Week 32 of Pregnancy
Your Baby in Week 32 of Pregnancy
What’s up with your baby? She’s starting to get ready for her big debut, tipping the scales at almost four pounds and topping out at just about 19 inches. In these past few weeks, it’s all about practice, practice, practice as she hones the skills she’ll need to thrive outside the womb — from swallowing and breathing to kicking and sucking. And speaking of sucking, your little one has been able to suck her thumb for a while now. Something else to note: As more and more fat accumulates under your baby’s skin, she’s becoming less transparent and more opaque.
Learn more about your baby in week 32 and a baby’s position in the womb.
Your Body in Week 32 of Pregnancy
This week, your body may start prepping for delivery day by flexing its muscles — literally.
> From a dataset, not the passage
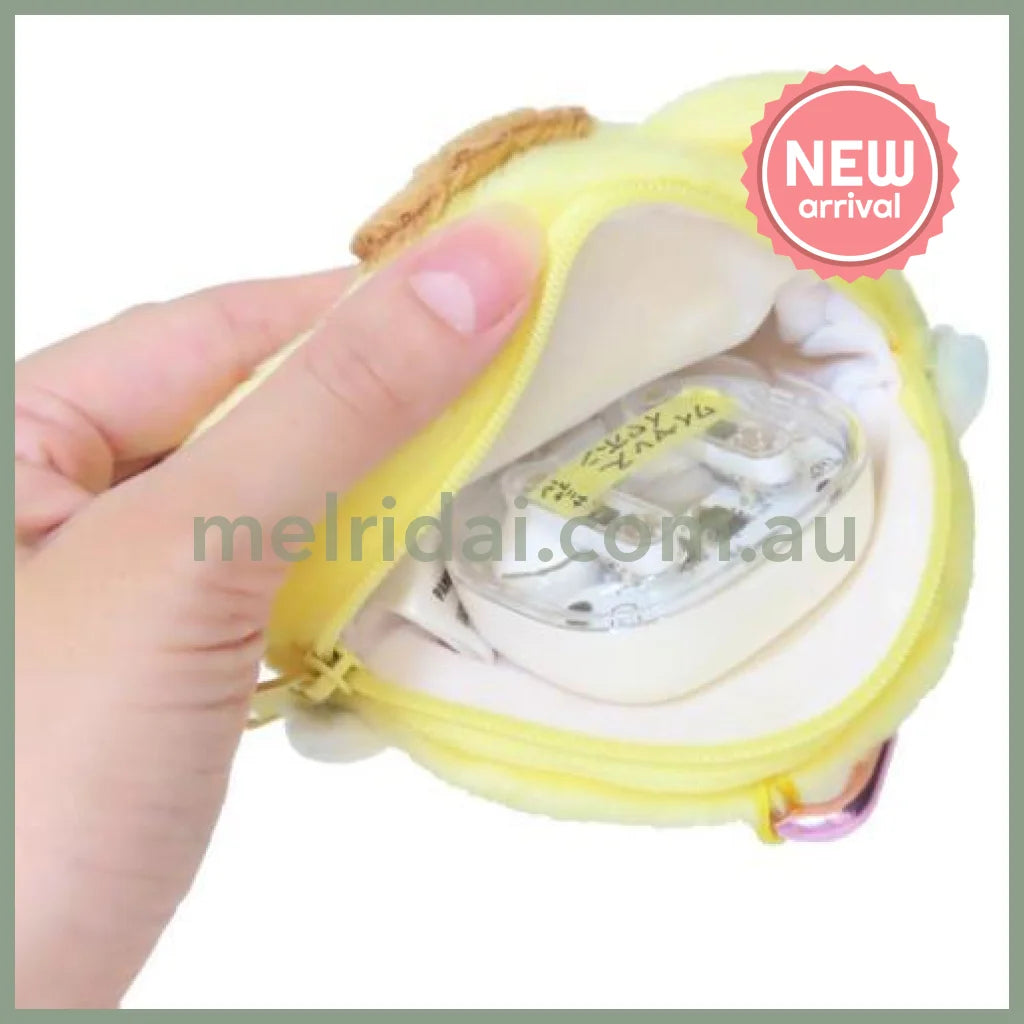 SANRIO x Marimo Craft Panshell | Pom Pom Purin Face Mini Pouch with Carabiner 90x80x25mm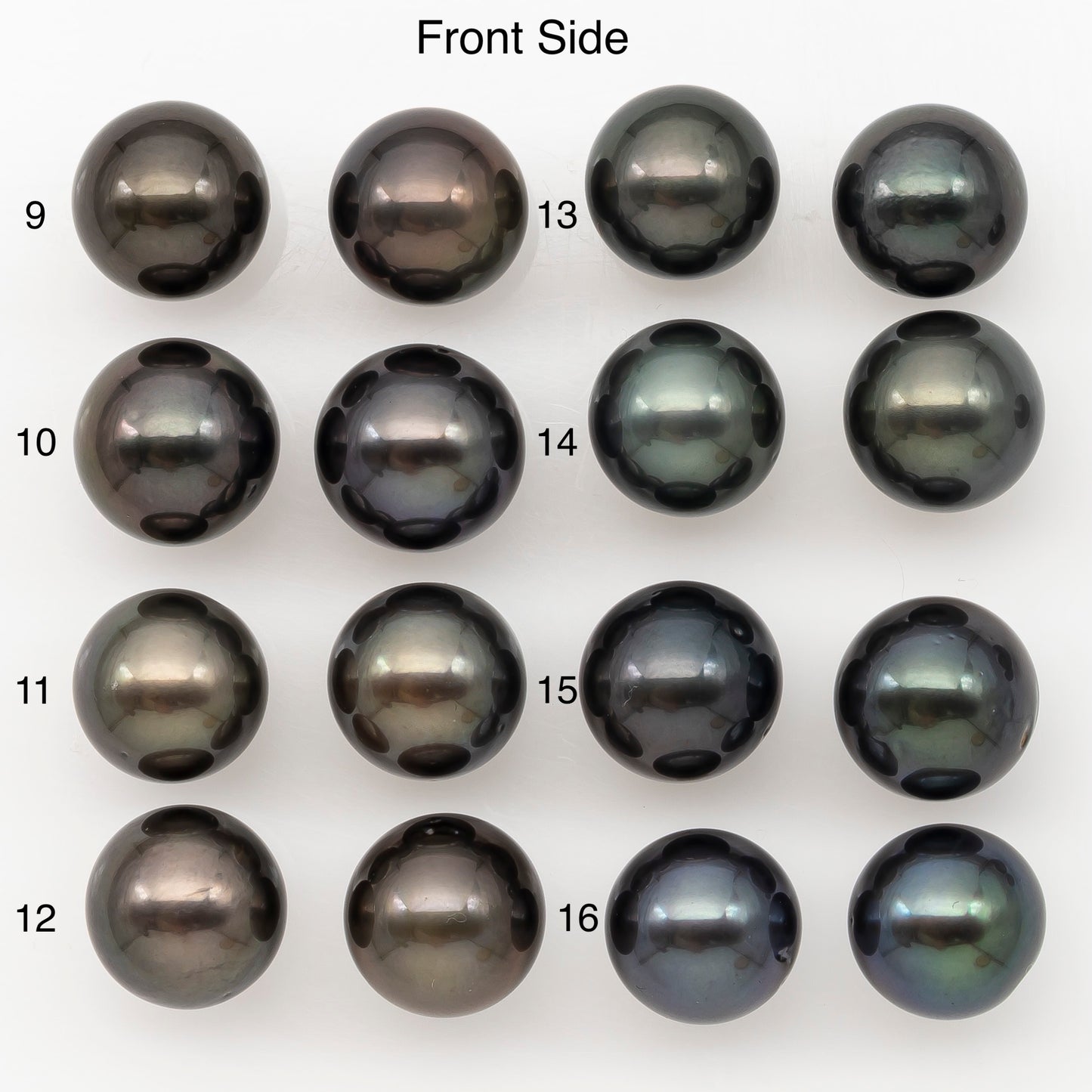 11-12mm Round Tahitian Pearl Pairs with Minor Blemishes, Matched Loose Pearls for Making Studs, for Jewelry Making Supplies, SKU # 3277TH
If you feel your uterus bunching or hardening periodically, those are practice contractions, otherwise known as Braxton Hicks. These rehearsals (typically experienced earlier and with more intensity in women who’ve been pregnant before) feel like a tightening sensation that begins at the top of your uterus and then spreads downward, lasting from 15 to 30 seconds (though they can sometimes last two minutes or more). How do you know these contractions aren’t the real thing? They’ll stop if you change position (try getting up if you’re lying down or walking if you’ve been sitting).
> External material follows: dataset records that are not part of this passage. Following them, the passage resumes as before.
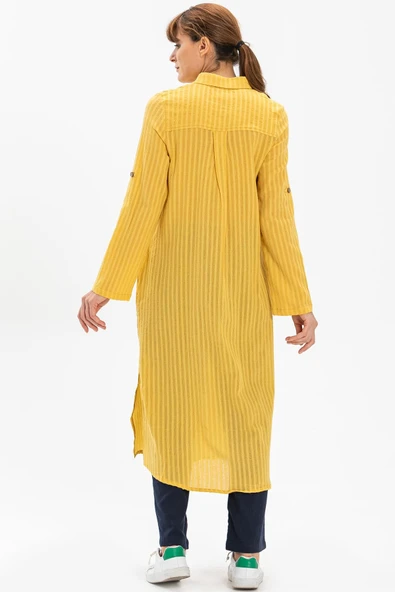 Uzun Kol Yakalı Gofre Mevsimlik ve Yazlık Tunik Sarı Sarı XL Sarı - Resim 2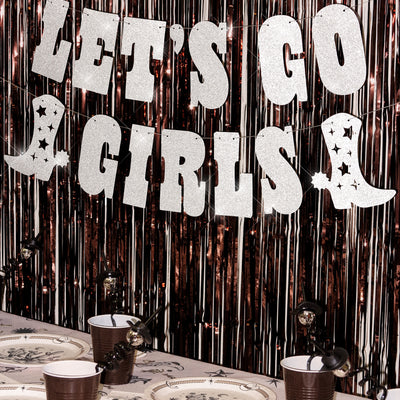 Let's Go Girls Banner - silver glitter banner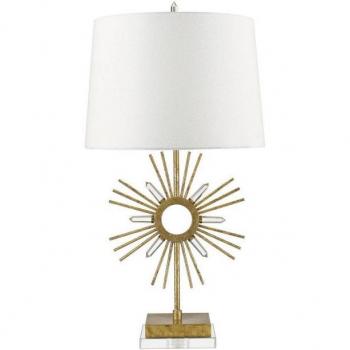 Lámpara de mesa Sun King - Lámpara de mesa con diseño elegante, base de metal, pantalla textil, luz cálida LED, interruptor de encendido/apagado en el cable y altura ajustable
Learn more about your body in week 32 and Braxton Hicks contractions.
Week 32 Pregnancy Tip: Ultrasound Photos
Ultrasound is a tried-and-true prenatal tool (and a window into the wonderful world of your womb), but lately this procedure has taken a giant leap from the confines of a doctor’s office to a storefront at the mall. Is it safe to take a peek inside your tummy on the way to Sears? While the FDA has yet to establish rules on these prenatal photography studios, they do warn against having ultrasounds for fun (as opposed to for medical reasons), since such three-dimensional imaging machines use much higher power than the typical ultrasound machines at your doctor’s office. And many medical professionals fear that nervous moms-to-be will come away mistakenly convinced there’s something wrong with their babies, or, worse, that the untrained wand wavers will miss real problems that would be detected by a pro. If you do choose elective sonograms, do so wisely (and after you check with your practitioner for the go-ahead). While there’s nothing more precious than seeing your baby in three dimensions (except, of course, seeing your baby for real once it’s born), limit your visits to one or two, each no more than 15 minutes in length. And bring your wallet! Some studios charge up to $300 for a photo, CD-ROM, and a video of the fetus.